@JLNobody,
I'm interested in the meshing, that we act with curiosity while we explore in making a painting or other works, while our hands move or don't. Or, making a good cabinet with joinery. I don't know about that since I haven't done it.
I've made batches of landscape paintings that only mean something to me, nothing to others, well the buyers, so I somewhat get the stoned insistence on a kind of perfection, though perfection was never a goal for me. I get the stoned sort of going on.
I'm more interested that this guy brings up the obvious, that people who work with their hands sometimes or often use their minds. There has been a lot of cultural dichotomy going on. I guess I wish we could hear great masons let loose and talk (I suppose we can, I haven't googled it). I've only known one really good mason, and the talk was all about how the wall would work, appropriate for the work occasion. But he was very artful, and now I'd like to hear more about his process.

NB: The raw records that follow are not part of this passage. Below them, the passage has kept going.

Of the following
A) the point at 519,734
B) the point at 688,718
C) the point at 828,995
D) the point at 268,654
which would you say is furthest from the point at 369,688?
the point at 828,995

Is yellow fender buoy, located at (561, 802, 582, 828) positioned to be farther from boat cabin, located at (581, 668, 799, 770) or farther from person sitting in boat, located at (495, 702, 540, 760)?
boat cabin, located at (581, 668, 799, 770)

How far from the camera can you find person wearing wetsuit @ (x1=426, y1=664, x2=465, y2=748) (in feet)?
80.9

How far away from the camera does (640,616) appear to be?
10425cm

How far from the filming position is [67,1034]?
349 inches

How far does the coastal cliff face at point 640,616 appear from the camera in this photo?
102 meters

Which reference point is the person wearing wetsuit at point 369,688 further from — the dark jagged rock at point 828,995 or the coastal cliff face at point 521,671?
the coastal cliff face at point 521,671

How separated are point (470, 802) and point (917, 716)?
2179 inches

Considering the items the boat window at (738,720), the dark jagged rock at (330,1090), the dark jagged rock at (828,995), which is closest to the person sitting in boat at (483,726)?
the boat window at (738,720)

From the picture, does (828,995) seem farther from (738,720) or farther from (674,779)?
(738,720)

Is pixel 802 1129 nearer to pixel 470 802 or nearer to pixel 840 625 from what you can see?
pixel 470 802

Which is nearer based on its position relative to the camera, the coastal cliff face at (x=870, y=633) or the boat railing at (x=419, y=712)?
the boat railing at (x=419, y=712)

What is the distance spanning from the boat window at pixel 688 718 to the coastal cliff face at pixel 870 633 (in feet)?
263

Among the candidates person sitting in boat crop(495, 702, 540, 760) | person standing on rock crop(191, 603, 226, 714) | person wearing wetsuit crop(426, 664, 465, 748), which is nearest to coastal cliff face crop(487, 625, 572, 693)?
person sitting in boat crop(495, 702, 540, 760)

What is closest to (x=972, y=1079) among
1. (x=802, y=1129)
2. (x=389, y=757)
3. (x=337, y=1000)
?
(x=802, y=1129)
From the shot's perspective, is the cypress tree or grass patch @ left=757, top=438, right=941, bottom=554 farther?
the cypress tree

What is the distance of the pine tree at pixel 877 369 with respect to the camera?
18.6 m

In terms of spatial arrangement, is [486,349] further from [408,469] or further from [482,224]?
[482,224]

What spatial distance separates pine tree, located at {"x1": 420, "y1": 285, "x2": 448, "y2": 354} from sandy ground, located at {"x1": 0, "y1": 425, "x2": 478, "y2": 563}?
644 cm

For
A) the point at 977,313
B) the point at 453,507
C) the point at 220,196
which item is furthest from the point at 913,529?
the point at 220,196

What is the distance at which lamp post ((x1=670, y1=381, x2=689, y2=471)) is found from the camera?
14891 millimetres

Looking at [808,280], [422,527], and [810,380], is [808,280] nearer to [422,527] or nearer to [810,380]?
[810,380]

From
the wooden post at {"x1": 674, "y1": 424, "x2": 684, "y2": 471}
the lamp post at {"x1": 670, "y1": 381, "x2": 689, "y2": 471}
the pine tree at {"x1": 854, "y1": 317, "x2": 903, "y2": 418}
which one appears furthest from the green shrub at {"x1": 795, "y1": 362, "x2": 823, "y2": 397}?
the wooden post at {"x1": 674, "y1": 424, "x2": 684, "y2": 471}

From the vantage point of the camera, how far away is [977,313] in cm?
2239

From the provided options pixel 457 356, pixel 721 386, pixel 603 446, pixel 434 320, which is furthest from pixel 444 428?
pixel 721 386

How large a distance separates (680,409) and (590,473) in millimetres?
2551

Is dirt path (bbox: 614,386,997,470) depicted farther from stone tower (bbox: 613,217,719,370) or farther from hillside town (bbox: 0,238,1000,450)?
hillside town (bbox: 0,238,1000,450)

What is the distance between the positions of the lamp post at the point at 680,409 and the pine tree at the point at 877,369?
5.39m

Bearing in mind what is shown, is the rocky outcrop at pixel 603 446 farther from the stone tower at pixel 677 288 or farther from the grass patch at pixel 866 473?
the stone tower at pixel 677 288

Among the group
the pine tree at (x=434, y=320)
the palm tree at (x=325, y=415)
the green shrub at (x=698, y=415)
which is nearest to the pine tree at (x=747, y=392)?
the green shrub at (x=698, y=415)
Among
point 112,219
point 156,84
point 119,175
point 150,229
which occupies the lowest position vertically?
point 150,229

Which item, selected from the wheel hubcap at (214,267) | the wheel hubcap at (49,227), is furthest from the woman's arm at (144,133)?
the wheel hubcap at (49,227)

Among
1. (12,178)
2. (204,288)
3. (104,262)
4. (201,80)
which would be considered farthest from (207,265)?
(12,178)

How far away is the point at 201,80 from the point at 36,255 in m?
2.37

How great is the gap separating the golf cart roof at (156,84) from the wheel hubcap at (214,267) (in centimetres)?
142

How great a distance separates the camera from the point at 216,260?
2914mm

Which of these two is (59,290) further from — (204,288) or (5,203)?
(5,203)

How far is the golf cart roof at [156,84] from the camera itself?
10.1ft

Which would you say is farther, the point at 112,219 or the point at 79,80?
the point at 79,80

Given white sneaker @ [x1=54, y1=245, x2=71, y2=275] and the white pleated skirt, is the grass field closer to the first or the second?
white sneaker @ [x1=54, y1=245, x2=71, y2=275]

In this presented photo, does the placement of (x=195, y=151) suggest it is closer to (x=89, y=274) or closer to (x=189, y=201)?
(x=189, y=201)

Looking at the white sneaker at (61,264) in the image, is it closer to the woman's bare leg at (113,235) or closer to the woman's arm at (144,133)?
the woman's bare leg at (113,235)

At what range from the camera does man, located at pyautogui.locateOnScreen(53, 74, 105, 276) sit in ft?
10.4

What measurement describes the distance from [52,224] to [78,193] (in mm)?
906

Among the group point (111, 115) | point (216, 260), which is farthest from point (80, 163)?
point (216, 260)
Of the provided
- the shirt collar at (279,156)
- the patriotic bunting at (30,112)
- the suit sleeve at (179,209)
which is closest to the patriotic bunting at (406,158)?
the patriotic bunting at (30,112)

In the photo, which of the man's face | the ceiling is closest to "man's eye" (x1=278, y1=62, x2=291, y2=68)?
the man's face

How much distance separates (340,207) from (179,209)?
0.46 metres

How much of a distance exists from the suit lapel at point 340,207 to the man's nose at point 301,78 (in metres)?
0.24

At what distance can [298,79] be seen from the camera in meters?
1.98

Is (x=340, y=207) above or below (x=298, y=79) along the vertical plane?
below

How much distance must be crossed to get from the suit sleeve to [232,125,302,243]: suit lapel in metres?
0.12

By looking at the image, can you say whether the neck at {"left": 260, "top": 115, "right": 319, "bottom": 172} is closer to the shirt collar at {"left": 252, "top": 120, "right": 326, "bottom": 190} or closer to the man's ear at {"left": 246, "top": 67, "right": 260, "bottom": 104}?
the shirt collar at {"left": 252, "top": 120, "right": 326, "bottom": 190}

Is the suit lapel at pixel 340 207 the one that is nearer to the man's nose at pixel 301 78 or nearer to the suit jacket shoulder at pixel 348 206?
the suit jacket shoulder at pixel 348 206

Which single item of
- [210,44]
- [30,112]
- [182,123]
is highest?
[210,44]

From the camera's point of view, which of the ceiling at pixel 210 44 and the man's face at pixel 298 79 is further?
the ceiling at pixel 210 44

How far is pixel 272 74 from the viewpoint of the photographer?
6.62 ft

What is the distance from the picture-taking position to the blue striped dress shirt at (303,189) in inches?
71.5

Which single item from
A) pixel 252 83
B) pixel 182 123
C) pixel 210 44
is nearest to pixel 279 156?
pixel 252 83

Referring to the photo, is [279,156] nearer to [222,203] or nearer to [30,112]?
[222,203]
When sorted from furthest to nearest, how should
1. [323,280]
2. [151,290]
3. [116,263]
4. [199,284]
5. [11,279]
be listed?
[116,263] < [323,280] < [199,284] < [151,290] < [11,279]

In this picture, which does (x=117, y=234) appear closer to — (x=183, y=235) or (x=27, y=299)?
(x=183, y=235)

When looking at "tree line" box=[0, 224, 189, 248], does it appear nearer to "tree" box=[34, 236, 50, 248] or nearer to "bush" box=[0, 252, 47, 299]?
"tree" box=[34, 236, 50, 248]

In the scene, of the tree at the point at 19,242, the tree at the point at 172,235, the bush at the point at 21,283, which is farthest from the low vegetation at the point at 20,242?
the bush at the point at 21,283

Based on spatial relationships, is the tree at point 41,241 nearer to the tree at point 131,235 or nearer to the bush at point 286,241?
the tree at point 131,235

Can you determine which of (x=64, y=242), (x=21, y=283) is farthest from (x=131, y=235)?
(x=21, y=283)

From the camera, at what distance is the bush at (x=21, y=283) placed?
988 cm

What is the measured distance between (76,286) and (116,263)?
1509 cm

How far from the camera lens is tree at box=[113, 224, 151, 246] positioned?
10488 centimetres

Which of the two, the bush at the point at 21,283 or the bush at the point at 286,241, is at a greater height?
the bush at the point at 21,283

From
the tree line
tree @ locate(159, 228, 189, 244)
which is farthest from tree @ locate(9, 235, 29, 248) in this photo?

I remember back when I was fixing up my mother's house in order to pay her nursing home bills (alzheimer's), that I had some friends come over one day to help me. Total waste of time. None understood how windows worked, etc.
My inamorata at the time was an m.d. He was the most clueless.
I was young then, but not so long before, when I was a teen, my parents and I had fixed up that house (my father knew carpentry), so I just had a glimmer about construction but my friends were out to lunch. Indeed, it ended up being a picnic and a day off for me.